EXERCISE REQUIREMENTS:
Return every line below verbatim, in the same order.

+---+

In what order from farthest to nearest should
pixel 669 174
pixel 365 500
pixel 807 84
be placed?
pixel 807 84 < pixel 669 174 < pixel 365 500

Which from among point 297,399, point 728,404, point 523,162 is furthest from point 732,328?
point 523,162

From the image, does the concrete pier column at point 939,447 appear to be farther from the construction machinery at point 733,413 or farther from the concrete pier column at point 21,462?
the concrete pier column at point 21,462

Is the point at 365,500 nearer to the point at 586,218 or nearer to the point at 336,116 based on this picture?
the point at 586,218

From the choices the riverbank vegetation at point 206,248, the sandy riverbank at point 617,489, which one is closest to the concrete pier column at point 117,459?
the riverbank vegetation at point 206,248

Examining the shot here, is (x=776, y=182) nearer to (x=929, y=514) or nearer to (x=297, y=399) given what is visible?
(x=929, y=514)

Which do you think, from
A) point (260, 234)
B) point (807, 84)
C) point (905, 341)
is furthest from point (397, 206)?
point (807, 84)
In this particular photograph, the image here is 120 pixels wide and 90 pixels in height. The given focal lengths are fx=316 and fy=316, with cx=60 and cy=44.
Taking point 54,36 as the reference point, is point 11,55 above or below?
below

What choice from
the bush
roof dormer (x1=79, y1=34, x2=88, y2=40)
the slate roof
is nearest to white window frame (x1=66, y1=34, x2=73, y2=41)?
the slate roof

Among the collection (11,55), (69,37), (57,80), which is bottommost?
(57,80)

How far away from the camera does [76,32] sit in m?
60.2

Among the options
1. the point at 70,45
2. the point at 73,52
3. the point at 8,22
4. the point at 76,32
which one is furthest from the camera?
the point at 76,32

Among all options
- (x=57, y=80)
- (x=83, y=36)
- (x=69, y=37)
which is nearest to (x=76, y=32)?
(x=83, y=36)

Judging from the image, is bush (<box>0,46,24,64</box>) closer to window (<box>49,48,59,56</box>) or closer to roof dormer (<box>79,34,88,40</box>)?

+---+

ANSWER TO THIS PROBLEM:
In what order from farthest to nearest should
pixel 669 174
pixel 365 500
pixel 807 84
be placed?
pixel 807 84 < pixel 669 174 < pixel 365 500

Which from among point 297,399, point 728,404, point 523,162 is furthest from point 732,328?
point 523,162

From the image, does the concrete pier column at point 939,447 appear to be farther from the construction machinery at point 733,413 or farther from the concrete pier column at point 21,462?
the concrete pier column at point 21,462

Is the point at 365,500 nearer to the point at 586,218 or nearer to the point at 336,116 based on this picture?
the point at 586,218

From the choices the riverbank vegetation at point 206,248, the sandy riverbank at point 617,489, which one is closest to the concrete pier column at point 117,459?
the riverbank vegetation at point 206,248

Examining the shot here, is (x=776, y=182) nearer to (x=929, y=514) or nearer to (x=297, y=399) given what is visible?
(x=929, y=514)

Which do you think, from
A) point (260, 234)
B) point (807, 84)
C) point (905, 341)
is furthest from point (397, 206)?
point (807, 84)
In this particular photograph, the image here is 120 pixels wide and 90 pixels in height. The given focal lengths are fx=316 and fy=316, with cx=60 and cy=44.
Taking point 54,36 as the reference point, is point 11,55 above or below?
below

What choice from
the bush
roof dormer (x1=79, y1=34, x2=88, y2=40)
the slate roof
is nearest to white window frame (x1=66, y1=34, x2=73, y2=41)?
the slate roof

Among the collection (11,55), (69,37), (57,80), which is bottommost?
(57,80)

How far away from the camera does [76,32] sit in m?
60.2

Among the options
1. the point at 70,45
2. the point at 73,52
3. the point at 8,22
4. the point at 76,32
which one is furthest from the camera?
the point at 76,32

Among all options
- (x=57, y=80)
- (x=83, y=36)
- (x=69, y=37)
which is nearest to (x=76, y=32)?
(x=83, y=36)

Judging from the image, is bush (<box>0,46,24,64</box>) closer to window (<box>49,48,59,56</box>) or closer to roof dormer (<box>79,34,88,40</box>)?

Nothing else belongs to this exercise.